• [Goal]: Reproduce the lines of the records starting with the line containing "Out of these options" and going on through the line containing "which is nearest". Replace "nearest" with "closest" and leave everything else unchanged.

• [Data for processing]:

* BEGIN *

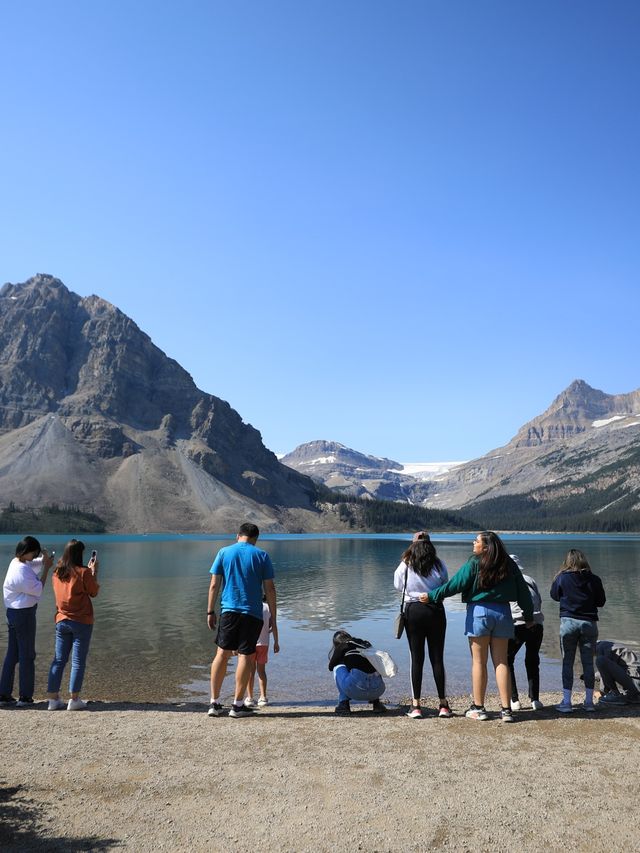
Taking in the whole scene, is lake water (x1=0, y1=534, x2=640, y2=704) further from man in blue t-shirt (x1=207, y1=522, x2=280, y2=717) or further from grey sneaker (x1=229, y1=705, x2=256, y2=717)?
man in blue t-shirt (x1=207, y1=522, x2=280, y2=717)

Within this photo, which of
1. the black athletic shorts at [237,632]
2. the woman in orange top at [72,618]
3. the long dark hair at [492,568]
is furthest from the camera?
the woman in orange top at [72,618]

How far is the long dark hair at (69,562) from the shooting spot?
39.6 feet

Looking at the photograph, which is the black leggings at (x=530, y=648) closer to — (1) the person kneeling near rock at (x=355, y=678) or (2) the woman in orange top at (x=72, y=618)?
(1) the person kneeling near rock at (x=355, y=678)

* END *
* BEGIN *

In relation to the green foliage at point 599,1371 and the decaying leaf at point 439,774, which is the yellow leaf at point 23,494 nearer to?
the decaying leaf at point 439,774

* END *
* BEGIN *

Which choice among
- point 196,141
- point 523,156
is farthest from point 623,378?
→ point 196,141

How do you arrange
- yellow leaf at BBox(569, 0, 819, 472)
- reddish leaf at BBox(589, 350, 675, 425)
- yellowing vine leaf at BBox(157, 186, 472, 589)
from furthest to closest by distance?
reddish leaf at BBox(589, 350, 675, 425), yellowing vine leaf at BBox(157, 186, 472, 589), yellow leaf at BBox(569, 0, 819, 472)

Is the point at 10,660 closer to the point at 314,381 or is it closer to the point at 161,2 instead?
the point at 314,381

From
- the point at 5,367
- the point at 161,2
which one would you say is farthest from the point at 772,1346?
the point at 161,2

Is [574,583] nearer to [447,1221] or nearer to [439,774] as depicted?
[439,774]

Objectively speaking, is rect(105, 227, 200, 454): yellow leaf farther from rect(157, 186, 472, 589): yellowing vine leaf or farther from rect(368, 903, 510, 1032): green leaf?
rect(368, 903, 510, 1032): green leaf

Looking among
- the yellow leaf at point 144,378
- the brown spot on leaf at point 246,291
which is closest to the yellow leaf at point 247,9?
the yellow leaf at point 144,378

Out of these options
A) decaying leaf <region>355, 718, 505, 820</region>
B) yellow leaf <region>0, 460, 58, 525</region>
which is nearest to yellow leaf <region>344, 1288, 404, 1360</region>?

* END *

• [The answer]:
Out of these options
A) decaying leaf <region>355, 718, 505, 820</region>
B) yellow leaf <region>0, 460, 58, 525</region>
which is closest to yellow leaf <region>344, 1288, 404, 1360</region>?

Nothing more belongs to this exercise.